Begin the copy at the line containing "-18 degree Freezer" and end it at the final line of the material below, reproducing each line exactly, without images.

INFORMATION SUPPLIED:
.....
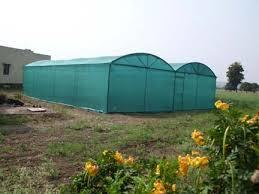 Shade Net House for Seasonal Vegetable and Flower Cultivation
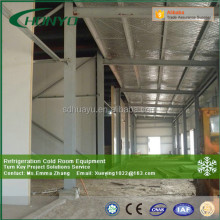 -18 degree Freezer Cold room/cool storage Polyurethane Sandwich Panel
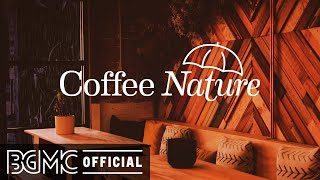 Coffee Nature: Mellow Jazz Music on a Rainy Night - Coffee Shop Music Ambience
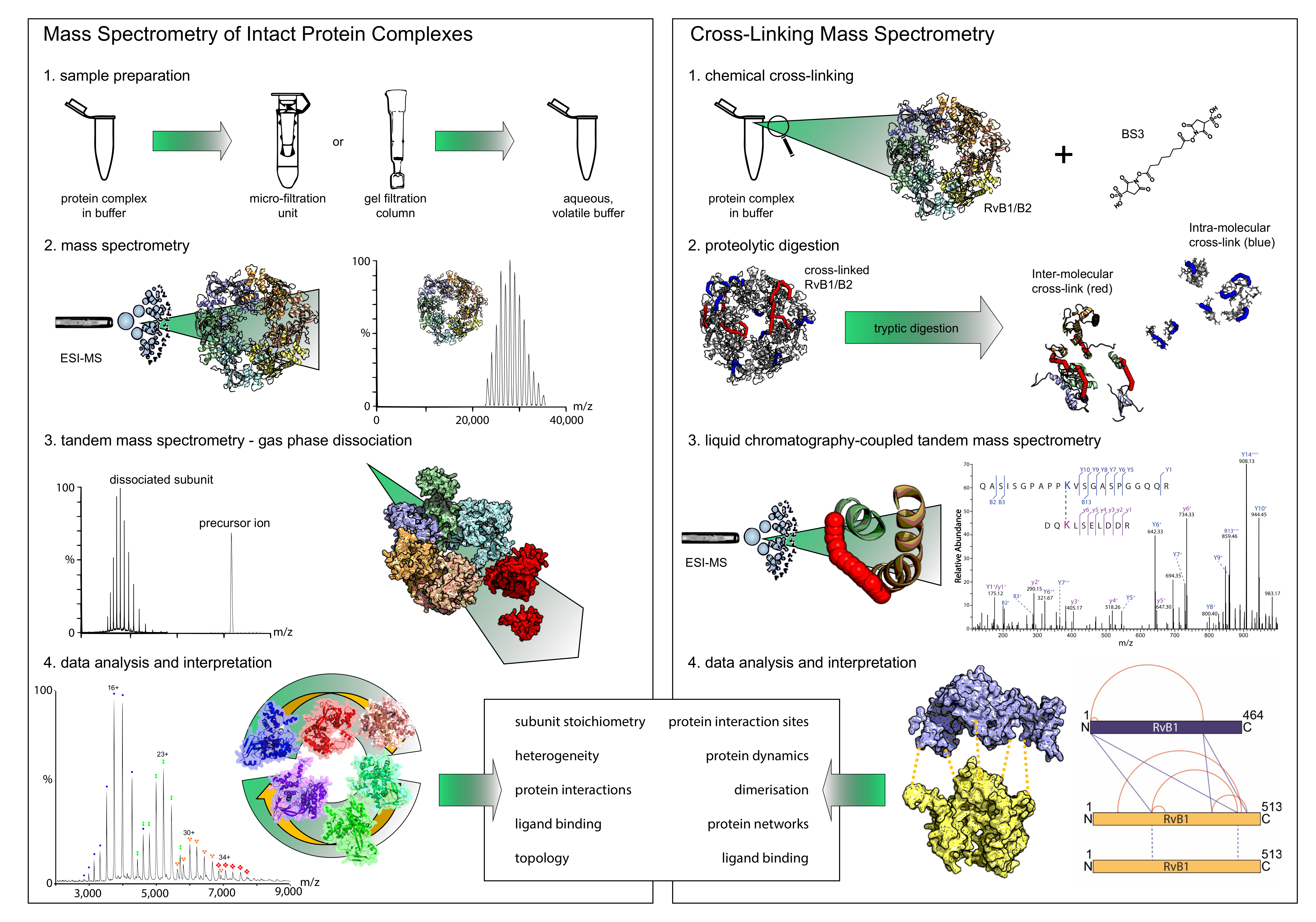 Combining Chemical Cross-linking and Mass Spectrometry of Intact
.....
OUTPUT OF THE TASK:
 -18 degree Freezer Cold room/cool storage Polyurethane Sandwich Panel
 Coffee Nature: Mellow Jazz Music on a Rainy Night - Coffee Shop Music Ambience
 Combining Chemical Cross-linking and Mass Spectrometry of Intact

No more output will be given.